*** Exercise passage Section Begins ***

March 26, 2006

Let them eat carp!

SPRINGFIELD — Asian carp clogging Illinois rivers could be used to feed inmates and the starving under a proposal being championed by one lawmaker.

Sen. Mike Jacobs, D-East Moline, called on his fellow lawmakers Friday to earmark $750,000 in state funds to market the voracious, non-native species that can grow up to 100 pounds and crowd out other fish.

“At the end of the day, I think this is going to be a way for us to turn a really terrible problem into a really positive solution,” he said.

The money, which could be included in the state’s next budget plan, would be used to help companies reduce the population of the nuisance fish. Once harvested, the fish could be transformed into plant fertilizer or used to provide a cheap food source for prisoners and the poor worldwide, Jacobs said.

Schafer Fisheries, located in Thomson, Ill., markets about 2 million pounds of Asian carp a year, company president Mike Schafer said.

Schafer said he sells most of his product to Asian communities in the United States.

Carp’s reputation as a dirty fish is unfounded, he said.

“The only country in the whole world that has problem with carp is the United States,” he said. “Carp is a good eating fish. Smoked carp, in my opinion, is better than salmon.“

[Didn't they serve carp at the Blue Ribbon?]

Shaefer's is already marketing millions of pounds of carp. Rather than trying to expand the market themselves, they have their state senator attempt to A. Give them $750,000 (possibly 1.65 million) taxpayer dollars, and B. help them land an huge market selling their carp to the state.

*** Exercise passage Section Ends ***

* Using the information:
1. Answer these questions about the Asian carp piece:
(a) How much in state funds did Sen. Mike Jacobs ask lawmakers to earmark?
(b) In what town is Schafer Fisheries located?
(c) To whom does Mike Schafer sell most of his product?
2. Continue the Asian carp piece from its last sentence.
The data after this point come from a separate source.

*** Information supplied Section Begins ***

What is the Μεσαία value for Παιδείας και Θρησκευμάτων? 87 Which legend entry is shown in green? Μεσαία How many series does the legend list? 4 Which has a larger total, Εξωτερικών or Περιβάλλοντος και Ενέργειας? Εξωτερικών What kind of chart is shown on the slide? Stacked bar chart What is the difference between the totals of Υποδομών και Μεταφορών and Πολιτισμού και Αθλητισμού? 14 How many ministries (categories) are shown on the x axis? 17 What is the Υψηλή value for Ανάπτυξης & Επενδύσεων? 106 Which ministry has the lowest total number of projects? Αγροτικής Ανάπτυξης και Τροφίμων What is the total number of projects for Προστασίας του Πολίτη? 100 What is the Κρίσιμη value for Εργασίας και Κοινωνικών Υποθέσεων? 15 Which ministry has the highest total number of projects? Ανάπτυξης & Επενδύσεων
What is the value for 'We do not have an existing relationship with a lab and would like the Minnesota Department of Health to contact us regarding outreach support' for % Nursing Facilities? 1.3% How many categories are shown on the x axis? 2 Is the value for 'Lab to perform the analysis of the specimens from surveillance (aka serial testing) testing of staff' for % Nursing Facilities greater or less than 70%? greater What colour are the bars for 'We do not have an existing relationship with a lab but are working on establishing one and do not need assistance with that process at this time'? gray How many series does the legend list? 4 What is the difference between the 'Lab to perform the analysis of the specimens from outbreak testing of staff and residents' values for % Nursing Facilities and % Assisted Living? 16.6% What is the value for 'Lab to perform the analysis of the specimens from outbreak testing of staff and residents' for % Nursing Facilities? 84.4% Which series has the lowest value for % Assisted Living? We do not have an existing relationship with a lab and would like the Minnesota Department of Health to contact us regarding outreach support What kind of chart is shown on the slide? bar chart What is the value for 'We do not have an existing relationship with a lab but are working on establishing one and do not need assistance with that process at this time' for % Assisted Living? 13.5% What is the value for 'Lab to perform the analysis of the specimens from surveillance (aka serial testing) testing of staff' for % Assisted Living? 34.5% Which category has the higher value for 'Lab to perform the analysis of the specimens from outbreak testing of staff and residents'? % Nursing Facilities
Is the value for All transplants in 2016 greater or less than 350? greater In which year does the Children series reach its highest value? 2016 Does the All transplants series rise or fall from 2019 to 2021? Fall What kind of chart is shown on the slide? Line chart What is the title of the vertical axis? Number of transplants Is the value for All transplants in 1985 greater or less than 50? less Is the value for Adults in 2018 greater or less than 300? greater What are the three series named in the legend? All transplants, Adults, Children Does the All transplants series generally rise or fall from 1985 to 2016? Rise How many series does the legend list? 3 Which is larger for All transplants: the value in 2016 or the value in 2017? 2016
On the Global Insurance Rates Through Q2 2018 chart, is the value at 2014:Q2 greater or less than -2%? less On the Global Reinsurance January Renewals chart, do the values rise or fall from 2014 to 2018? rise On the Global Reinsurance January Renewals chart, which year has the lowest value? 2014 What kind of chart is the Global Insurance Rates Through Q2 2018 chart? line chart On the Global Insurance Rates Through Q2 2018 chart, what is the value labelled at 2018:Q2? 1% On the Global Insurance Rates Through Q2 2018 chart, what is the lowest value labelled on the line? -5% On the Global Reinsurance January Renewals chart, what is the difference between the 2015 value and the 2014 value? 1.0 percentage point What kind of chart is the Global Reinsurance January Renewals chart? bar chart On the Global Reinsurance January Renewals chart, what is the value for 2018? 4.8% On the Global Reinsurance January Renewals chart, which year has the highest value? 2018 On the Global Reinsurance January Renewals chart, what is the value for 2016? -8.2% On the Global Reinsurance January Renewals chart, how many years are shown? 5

*** Information supplied Section Ends ***

* Answer section:
1.
(a) $750,000
(b) Thomson, Ill.
(c) Asian communities in the United States

2.
[Slogans? "Carp, it's not just for breakfast anymore", "Carp, the OTHER oily, bony fish", "Carp, the new Salmon", "Got Carp?", or "Carp, it's what's for dinner.... if you're starving or in prison"

Faced with the real problem of carp infestation, their solution is selling it to the state who then in turn is expected to feed it to the only two groups in the state which don't have any choice in the matter.

Prisoners for one. who have absolutely no choice but to eat it or go hungry. Boy, talk about a captive market! (It may be struck down on cruel and unusual punishment grounds. And though they're already nighmarish hell-holes, might carp in prisons serve as a deterent to would-be criminals?)

And let's see. Is there another group the state spends funds on where the consumer really has no choice in the matter? Well of course, the starving. "Eat this stuff or die." is one hell of a convincing marketing tool. (though some might have to think it over.)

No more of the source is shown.